Showing posts with label first-aid kit. Show all posts
Showing posts with label first-aid kit. Show all posts

Wednesday, July 2, 2014

The Care and Feeding of Books, 1947

The last post featured a first-aid kit for an automobile. Here is a first-aid kit of another kind,  one for books. The Care and Feeding of Books is one of many commercial book repair kits made over the years. I'm sure you wouldn't have any trouble finding a similar new kit today. This type of kit will send chills up the spine of any book conservator because we never would want to see any of these materials in contact with books, but still it has historic interest. If you ever need a book repaired, you should call a conservator. Maybe later I will show you pictures of the (often maddening and occasionally rather amusing) destructive home book repairs that I have spent hours correcting and sometimes collect for teaching purposes. 

This octavo blook is of particular interest becasue of its bookish aesthetic and use of real bookbinding materials. Unlike other kits I have seen that are in paper boxes printed to look like books, this one could really fool you. It is a gold-tooled, quarter-sheepskin binding with plain-weave bookcloth sides. There is no maker's name on the box. Perhaps the Leather Vita company whose name is on some of the contents may have produced it -- or it could have been the brainchild of a bookbinder. The box certainly must have been manufactured in a hand bindery of some kind.


This copy of The Care and Feeding of Books is full of its original contents. They are shown below, with the exception of the book repair instruction book. The box includes a Leather Vita book entitled The Care & Feeding of Books (1944), Leather Vita leather softener, Carter’s Rytoff ink remover, a Dixon pink eraser, Dennison Transparent Mending Tape, Sanford’s Liquid Glue, a yellow sponge, a piece of white flannel, a piece of dark red flannel, and a clear plastic letter opener (probably for slitting never-opened pages).

• Complete the following:
1/ Reproduce the passage of the book repair kit post from "Wednesday, July 2, 2014" up to and including "for teaching purposes.".
2/ Pull out every line of the rows that contains the string "instances", matching case exactly.

• Exercise materials:
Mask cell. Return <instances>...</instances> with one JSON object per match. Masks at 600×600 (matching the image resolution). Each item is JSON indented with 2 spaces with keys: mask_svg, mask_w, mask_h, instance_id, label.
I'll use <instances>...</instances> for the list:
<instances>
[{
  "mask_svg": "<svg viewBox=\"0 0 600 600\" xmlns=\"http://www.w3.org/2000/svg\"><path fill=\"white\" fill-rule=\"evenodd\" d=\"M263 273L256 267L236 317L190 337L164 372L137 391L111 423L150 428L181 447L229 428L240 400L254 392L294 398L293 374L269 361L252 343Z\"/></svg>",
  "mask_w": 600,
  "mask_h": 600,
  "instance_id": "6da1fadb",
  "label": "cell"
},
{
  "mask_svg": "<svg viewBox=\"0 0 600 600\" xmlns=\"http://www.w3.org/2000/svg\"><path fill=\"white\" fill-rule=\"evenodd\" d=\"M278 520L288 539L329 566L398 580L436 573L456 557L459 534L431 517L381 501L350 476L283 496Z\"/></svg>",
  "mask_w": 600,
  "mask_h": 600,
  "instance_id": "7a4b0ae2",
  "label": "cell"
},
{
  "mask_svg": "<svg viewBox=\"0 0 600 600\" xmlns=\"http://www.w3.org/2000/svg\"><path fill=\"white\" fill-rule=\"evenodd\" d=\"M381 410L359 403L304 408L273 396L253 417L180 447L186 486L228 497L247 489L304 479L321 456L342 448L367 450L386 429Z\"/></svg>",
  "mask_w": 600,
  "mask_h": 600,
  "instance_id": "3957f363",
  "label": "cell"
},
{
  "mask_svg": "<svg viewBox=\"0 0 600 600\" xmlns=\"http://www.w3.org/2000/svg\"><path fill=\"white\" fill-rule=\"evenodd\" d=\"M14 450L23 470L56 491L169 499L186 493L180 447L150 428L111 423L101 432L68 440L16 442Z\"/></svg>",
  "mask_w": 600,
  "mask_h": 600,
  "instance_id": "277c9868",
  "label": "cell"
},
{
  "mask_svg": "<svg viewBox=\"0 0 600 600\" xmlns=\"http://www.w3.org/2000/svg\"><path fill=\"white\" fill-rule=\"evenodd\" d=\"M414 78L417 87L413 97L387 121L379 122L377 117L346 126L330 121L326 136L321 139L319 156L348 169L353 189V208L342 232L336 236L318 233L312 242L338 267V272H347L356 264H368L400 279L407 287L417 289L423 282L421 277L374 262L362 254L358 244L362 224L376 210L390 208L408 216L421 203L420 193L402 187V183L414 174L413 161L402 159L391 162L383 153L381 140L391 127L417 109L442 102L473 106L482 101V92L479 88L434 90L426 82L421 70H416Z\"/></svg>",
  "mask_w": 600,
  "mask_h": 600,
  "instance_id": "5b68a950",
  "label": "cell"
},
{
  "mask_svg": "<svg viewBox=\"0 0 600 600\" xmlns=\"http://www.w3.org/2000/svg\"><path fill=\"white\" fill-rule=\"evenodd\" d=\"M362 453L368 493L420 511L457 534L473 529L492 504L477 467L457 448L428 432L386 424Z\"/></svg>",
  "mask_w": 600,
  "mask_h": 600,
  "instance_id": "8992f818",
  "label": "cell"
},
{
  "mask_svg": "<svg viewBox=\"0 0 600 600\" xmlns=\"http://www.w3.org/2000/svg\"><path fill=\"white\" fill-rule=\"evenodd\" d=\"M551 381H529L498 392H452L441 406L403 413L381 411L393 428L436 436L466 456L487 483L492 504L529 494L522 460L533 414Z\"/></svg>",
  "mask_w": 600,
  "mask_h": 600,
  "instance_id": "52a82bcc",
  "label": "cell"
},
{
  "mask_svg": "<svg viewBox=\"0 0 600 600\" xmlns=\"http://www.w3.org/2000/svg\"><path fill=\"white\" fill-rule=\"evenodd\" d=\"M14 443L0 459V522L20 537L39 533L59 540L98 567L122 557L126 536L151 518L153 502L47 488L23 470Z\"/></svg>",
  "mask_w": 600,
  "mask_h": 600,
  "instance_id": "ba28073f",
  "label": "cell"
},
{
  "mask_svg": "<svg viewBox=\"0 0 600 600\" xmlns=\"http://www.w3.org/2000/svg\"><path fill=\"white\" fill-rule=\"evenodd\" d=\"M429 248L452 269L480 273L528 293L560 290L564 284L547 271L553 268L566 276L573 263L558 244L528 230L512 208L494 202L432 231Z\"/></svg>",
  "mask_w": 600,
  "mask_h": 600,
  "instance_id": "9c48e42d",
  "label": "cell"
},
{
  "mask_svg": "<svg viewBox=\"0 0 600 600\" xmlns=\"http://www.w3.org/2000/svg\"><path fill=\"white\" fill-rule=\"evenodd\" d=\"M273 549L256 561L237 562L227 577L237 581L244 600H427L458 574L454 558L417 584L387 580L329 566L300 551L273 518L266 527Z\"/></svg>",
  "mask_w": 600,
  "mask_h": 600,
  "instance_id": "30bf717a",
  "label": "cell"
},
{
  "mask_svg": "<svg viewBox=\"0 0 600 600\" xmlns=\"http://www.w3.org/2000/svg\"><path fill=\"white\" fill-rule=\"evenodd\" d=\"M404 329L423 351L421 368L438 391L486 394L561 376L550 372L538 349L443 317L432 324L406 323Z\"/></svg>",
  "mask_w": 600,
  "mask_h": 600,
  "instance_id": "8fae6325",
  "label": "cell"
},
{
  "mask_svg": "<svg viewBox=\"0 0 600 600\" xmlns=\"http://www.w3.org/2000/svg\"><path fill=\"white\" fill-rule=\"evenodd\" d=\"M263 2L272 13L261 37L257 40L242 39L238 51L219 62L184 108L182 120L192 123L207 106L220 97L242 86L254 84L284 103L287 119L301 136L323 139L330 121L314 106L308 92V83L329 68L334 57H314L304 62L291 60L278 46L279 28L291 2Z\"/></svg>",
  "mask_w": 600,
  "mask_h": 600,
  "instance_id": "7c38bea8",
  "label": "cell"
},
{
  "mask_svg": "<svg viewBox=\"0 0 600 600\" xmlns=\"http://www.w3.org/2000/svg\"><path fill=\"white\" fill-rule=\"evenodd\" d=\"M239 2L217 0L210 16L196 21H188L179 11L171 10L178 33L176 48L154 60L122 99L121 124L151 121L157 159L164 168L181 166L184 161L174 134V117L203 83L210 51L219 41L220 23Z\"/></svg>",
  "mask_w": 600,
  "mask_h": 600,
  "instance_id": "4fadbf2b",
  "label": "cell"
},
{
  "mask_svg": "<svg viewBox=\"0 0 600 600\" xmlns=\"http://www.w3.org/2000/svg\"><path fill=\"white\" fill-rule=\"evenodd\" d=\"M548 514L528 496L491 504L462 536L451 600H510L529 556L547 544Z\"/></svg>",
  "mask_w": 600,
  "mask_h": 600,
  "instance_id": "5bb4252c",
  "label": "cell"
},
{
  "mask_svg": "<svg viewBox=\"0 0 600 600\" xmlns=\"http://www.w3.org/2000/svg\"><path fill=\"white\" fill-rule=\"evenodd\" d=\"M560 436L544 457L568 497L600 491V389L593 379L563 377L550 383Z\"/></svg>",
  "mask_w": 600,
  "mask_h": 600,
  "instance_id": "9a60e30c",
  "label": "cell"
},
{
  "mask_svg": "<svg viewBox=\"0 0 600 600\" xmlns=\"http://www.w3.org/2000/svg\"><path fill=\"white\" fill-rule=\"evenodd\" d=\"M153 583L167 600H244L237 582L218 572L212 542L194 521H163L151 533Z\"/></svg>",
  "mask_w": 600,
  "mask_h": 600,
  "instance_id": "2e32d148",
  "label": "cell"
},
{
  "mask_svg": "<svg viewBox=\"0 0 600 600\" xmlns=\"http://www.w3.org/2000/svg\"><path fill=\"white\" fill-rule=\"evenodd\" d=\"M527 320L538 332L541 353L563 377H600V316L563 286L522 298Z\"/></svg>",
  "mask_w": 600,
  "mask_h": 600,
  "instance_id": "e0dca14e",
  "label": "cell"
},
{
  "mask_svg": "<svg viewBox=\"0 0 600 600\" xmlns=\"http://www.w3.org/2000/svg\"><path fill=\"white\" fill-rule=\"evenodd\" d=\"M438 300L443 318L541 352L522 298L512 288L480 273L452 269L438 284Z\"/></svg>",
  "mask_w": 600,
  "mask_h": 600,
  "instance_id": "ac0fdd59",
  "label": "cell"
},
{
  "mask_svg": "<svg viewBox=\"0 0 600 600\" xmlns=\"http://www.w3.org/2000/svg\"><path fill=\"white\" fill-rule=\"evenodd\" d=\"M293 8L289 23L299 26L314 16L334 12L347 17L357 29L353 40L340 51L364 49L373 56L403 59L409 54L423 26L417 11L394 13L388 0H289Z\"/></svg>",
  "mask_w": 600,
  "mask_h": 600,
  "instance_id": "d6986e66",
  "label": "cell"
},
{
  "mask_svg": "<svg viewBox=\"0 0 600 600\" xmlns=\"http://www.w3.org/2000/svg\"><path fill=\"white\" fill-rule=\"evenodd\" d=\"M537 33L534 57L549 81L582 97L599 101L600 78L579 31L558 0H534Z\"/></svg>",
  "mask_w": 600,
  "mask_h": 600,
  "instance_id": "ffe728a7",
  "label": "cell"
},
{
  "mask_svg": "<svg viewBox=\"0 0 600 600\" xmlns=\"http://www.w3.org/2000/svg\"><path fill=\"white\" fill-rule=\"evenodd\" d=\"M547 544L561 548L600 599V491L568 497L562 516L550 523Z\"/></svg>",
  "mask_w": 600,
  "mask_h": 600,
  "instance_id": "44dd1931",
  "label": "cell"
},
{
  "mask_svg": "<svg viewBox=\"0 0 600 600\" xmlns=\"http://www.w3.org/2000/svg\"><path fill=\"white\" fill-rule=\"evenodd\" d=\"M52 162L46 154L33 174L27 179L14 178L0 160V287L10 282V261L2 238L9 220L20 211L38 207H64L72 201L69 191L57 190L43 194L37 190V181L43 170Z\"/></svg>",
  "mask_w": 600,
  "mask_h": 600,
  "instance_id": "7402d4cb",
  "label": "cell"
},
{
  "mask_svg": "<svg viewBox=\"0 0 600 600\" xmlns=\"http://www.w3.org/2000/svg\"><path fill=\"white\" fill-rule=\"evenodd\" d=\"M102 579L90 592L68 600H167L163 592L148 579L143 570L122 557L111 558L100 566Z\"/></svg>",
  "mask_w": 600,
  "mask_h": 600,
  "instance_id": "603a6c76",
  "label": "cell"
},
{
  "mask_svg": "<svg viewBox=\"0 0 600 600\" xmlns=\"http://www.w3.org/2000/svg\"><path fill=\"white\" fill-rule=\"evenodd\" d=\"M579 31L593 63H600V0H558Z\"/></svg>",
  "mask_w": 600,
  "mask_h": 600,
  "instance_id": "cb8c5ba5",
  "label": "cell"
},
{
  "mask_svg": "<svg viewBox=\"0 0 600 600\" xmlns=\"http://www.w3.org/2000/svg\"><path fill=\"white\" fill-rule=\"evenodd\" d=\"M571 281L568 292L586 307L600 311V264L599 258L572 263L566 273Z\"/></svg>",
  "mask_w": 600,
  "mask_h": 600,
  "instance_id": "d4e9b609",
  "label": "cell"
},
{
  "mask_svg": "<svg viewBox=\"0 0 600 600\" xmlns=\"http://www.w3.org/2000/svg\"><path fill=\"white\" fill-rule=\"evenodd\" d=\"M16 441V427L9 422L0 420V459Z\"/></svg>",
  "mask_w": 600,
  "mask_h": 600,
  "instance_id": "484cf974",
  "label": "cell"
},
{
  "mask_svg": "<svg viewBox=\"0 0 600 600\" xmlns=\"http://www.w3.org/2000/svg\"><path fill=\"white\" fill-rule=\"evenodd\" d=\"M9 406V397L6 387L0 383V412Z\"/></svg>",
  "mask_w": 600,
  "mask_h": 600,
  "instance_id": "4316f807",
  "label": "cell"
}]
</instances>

• Full solutions:
1/
Wednesday, July 2, 2014

The Care and Feeding of Books, 1947

The last post featured a first-aid kit for an automobile. Here is a first-aid kit of another kind,  one for books. The Care and Feeding of Books is one of many commercial book repair kits made over the years. I'm sure you wouldn't have any trouble finding a similar new kit today. This type of kit will send chills up the spine of any book conservator because we never would want to see any of these materials in contact with books, but still it has historic interest. If you ever need a book repaired, you should call a conservator. Maybe later I will show you pictures of the (often maddening and occasionally rather amusing) destructive home book repairs that I have spent hours correcting and sometimes collect for teaching purposes.

2/
Mask cell. Return <instances>...</instances> with one JSON object per match. Masks at 600×600 (matching the image resolution). Each item is JSON indented with 2 spaces with keys: mask_svg, mask_w, mask_h, instance_id, label.
I'll use <instances>...</instances> for the list:
<instances>
</instances>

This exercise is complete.